Pull out every line in the records below that contains the string "above". Case counts, so a line matches only if its capitalization is the same.

^^^^^^^^^^^^^^^^

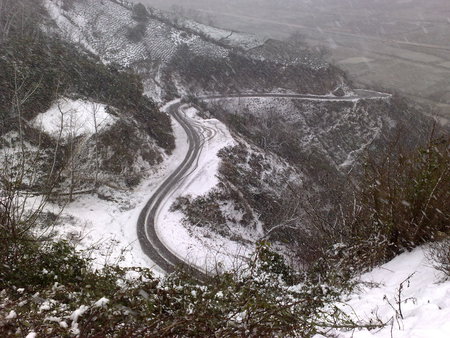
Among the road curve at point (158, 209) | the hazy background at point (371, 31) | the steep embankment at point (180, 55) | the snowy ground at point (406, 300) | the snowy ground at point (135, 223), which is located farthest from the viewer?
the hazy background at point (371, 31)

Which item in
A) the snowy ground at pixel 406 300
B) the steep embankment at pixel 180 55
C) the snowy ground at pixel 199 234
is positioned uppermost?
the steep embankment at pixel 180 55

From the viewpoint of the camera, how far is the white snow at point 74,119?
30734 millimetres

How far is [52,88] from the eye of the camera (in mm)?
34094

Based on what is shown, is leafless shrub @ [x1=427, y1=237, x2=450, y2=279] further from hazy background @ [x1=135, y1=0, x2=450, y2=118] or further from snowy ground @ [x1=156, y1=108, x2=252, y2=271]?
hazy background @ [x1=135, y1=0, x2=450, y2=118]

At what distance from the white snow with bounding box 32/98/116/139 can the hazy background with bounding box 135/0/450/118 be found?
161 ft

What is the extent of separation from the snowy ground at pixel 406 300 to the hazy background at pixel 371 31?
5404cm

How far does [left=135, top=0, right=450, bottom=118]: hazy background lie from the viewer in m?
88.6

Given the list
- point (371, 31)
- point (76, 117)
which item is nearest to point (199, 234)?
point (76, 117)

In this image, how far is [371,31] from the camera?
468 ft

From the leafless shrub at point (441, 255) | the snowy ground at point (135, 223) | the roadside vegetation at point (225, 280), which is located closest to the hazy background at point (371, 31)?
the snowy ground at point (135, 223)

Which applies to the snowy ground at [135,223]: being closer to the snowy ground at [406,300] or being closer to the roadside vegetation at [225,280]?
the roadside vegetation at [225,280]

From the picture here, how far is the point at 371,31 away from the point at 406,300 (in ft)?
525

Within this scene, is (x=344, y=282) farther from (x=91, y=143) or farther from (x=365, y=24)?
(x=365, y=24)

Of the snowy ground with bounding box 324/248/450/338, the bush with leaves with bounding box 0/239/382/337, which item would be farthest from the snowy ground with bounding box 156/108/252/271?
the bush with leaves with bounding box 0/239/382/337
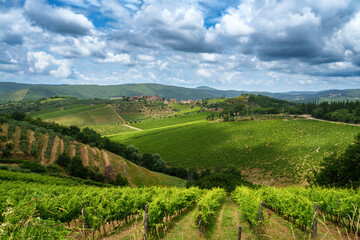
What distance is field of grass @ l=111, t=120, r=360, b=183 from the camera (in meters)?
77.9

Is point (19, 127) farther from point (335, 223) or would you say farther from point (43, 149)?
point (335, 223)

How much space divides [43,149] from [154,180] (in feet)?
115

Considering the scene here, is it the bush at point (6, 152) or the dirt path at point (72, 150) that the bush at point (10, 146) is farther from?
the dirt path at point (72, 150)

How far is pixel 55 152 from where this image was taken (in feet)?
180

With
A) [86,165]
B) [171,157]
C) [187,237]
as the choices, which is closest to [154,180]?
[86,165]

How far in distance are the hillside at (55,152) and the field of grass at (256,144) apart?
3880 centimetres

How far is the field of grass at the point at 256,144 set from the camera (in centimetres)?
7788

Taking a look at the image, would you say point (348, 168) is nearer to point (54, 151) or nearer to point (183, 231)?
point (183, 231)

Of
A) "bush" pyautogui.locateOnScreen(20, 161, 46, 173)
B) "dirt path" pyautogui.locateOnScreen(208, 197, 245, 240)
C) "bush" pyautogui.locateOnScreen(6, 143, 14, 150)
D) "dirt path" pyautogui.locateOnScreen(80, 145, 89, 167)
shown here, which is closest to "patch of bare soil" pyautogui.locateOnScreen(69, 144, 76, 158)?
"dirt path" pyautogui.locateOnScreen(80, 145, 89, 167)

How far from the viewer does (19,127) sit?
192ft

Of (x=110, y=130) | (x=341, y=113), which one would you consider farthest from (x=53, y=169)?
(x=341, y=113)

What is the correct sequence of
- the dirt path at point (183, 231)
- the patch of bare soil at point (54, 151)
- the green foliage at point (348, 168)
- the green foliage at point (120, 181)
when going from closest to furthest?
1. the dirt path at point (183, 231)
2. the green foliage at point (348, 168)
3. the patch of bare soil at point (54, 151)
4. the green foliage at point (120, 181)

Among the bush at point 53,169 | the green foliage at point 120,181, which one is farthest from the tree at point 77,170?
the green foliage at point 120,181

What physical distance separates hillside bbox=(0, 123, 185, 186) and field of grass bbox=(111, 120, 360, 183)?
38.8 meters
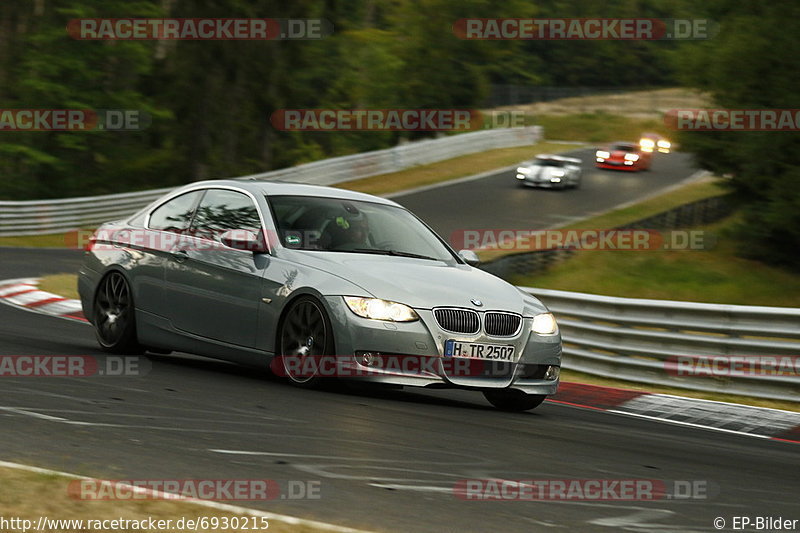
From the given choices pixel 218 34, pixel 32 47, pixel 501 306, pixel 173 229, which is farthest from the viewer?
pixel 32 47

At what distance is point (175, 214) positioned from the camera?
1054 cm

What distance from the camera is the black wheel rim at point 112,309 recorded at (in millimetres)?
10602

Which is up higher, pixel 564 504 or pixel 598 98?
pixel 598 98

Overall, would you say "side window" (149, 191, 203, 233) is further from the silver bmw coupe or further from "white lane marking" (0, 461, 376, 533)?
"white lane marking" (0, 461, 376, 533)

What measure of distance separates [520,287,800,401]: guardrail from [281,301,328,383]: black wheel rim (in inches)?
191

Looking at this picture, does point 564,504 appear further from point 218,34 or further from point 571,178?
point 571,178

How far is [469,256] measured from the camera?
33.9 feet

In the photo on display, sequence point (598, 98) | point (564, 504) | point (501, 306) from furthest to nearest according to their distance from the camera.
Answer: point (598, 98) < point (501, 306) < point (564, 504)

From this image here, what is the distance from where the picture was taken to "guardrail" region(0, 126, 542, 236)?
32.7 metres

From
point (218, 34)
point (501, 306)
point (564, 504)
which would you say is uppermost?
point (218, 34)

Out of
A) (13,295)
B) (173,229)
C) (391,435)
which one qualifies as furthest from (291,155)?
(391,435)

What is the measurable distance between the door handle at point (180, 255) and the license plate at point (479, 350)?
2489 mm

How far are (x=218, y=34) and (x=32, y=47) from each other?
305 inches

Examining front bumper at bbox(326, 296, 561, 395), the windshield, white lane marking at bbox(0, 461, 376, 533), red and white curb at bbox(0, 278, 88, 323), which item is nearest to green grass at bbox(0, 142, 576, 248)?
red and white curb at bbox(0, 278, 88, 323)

^^^^^^^^^^^^^^^^

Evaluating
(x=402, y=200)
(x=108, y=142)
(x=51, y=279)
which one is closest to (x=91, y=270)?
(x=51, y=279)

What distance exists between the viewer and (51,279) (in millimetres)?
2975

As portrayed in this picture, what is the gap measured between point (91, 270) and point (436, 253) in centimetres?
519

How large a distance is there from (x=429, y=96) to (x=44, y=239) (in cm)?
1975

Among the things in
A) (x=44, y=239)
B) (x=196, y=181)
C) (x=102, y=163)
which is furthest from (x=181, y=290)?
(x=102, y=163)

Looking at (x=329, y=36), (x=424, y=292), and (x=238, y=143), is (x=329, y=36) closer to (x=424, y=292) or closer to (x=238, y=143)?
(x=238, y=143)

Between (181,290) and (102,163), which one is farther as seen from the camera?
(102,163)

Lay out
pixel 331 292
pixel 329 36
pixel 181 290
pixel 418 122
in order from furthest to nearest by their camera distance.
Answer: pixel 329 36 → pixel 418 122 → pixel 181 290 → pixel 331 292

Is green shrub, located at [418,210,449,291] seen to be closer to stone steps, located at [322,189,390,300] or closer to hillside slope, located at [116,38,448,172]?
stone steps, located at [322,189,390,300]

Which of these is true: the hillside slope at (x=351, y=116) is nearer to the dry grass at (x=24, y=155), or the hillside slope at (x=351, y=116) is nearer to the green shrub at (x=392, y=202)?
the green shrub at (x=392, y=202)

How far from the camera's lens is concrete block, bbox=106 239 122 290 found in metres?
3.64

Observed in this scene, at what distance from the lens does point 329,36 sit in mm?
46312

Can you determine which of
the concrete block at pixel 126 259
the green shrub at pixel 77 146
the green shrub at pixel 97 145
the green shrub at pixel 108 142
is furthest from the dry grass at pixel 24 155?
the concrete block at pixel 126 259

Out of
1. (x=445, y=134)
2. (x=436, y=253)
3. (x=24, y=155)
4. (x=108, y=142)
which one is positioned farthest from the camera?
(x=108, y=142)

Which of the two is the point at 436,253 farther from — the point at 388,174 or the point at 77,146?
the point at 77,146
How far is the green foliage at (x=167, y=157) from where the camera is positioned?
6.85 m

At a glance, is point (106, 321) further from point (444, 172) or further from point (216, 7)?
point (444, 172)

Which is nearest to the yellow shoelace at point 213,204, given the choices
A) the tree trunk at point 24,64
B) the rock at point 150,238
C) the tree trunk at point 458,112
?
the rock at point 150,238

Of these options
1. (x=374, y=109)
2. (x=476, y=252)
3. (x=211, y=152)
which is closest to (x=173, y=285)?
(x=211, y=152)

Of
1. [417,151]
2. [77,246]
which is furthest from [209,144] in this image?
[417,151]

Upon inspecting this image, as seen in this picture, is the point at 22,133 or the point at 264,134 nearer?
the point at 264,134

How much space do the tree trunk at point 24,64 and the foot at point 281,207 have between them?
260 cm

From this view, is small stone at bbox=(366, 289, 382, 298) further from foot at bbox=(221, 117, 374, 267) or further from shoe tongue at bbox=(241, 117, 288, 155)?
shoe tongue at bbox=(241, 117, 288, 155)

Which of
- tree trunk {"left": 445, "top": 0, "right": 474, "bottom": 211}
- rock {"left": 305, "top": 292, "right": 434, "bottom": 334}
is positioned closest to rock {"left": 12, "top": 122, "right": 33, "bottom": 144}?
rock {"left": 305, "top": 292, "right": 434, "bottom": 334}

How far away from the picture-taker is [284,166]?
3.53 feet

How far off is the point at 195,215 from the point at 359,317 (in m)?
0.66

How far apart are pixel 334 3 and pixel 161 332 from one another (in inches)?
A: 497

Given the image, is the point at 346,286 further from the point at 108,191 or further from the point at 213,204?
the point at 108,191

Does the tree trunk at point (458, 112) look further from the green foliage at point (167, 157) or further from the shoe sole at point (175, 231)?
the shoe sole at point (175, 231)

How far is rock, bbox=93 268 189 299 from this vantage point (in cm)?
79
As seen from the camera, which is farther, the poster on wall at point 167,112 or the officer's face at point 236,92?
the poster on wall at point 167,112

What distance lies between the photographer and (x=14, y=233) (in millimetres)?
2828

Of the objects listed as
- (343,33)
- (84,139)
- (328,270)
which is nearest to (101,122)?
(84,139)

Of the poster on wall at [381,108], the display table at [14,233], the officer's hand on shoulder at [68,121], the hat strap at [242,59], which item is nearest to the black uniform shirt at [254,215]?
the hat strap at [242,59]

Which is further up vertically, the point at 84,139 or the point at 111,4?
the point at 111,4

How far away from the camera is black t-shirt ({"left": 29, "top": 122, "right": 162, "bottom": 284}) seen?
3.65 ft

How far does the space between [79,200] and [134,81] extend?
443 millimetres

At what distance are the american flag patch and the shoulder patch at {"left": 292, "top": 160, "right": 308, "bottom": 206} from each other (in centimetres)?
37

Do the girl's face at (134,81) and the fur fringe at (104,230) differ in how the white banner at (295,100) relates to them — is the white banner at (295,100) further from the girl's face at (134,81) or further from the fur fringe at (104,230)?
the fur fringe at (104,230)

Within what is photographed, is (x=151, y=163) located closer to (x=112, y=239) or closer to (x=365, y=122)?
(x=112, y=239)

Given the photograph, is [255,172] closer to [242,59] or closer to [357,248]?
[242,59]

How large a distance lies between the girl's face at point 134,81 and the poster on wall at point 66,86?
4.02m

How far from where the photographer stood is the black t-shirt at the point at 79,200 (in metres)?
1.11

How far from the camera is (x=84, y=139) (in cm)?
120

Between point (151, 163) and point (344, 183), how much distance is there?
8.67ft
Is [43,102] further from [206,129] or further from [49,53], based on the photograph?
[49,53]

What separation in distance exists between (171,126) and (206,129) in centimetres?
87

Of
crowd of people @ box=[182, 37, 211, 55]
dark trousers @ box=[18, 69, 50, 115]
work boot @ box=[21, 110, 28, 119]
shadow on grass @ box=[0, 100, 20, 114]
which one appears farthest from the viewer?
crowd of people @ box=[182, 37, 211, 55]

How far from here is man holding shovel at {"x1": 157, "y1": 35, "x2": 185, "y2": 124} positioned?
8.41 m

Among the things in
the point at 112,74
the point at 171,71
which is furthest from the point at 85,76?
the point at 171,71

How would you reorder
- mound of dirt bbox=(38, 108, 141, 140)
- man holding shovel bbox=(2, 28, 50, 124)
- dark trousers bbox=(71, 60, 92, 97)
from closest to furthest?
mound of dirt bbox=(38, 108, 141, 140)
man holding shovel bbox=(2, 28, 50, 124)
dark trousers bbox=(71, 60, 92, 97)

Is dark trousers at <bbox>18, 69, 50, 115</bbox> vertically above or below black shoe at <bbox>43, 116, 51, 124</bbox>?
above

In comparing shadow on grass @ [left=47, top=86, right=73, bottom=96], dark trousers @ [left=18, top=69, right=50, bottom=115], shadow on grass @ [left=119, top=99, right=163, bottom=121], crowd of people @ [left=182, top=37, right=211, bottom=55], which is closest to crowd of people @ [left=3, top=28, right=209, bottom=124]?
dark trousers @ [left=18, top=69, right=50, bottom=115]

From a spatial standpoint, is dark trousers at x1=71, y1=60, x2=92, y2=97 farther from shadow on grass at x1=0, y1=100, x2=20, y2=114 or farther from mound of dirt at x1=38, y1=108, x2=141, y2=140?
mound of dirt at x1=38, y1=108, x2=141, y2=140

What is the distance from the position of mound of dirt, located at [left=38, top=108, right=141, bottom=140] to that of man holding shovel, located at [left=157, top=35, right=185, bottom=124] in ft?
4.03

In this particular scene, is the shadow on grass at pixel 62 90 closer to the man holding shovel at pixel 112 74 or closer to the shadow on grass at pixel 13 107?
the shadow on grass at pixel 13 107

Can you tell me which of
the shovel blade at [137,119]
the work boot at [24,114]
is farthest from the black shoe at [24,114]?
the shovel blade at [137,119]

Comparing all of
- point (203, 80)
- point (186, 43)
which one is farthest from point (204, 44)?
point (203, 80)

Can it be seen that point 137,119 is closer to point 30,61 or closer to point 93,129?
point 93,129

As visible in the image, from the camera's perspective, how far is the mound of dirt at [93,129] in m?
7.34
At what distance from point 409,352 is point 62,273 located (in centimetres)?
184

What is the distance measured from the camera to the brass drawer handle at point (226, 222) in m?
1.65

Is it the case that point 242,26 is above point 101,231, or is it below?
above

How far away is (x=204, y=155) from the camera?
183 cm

^^^^^^^^^^^^^^^^

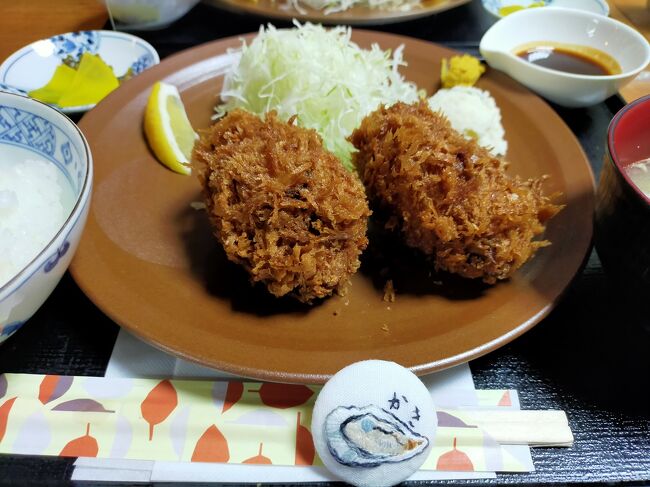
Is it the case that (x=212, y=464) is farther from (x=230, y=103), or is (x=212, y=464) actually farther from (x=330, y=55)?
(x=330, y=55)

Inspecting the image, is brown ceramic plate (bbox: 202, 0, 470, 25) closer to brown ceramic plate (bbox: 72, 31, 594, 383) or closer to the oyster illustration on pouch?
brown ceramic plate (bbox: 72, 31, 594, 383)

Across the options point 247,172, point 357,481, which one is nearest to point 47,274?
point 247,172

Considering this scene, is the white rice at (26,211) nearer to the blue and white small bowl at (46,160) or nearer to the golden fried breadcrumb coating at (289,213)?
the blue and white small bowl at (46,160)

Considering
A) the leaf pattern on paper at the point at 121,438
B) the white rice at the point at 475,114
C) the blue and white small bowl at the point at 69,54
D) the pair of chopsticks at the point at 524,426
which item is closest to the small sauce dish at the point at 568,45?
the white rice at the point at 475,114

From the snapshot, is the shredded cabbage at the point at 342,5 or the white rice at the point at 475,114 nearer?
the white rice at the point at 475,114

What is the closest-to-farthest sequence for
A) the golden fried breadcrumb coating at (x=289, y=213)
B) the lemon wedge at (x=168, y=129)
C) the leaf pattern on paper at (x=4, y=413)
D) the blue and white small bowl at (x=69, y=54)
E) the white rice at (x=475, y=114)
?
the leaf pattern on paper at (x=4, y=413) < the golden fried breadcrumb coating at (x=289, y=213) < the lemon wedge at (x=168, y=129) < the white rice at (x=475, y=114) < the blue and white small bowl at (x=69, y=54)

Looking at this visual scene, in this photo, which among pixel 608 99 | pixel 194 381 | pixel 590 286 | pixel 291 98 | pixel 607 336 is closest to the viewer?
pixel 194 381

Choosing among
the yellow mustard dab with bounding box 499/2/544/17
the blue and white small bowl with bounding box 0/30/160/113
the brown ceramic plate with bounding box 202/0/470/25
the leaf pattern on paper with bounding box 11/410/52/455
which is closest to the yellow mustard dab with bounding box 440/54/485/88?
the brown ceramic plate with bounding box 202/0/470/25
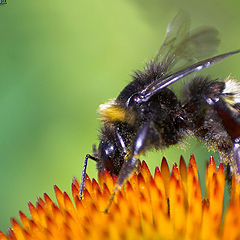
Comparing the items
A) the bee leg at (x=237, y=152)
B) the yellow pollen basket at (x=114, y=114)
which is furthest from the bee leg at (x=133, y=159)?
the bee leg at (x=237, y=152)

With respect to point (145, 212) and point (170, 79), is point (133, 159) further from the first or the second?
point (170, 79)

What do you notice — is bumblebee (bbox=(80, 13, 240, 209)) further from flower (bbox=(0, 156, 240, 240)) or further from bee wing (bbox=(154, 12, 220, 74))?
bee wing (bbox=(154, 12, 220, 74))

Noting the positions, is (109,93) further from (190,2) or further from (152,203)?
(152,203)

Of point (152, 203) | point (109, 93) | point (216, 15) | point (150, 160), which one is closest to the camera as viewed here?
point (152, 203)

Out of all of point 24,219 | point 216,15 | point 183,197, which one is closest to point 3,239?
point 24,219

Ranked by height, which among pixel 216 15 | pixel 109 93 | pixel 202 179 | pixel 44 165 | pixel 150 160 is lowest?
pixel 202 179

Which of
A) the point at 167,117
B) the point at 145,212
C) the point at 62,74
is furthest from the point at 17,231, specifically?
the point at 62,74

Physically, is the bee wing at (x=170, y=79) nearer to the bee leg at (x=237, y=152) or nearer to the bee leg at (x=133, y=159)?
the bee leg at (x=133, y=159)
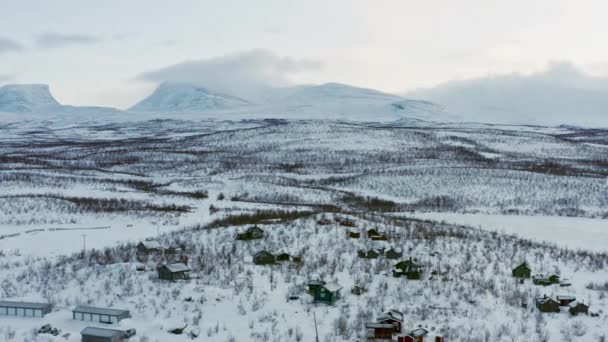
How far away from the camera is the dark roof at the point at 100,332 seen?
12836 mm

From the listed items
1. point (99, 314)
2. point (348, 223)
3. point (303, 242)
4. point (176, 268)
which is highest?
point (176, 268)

^^^^^^^^^^^^^^^^

▶ [Expected output]:
Is dark trousers at <bbox>18, 69, 50, 115</bbox> vertically above or below black shoe at <bbox>43, 116, 51, 124</bbox>?
above
Is it the case that point 242,26 is above point 101,231, or is it below?
above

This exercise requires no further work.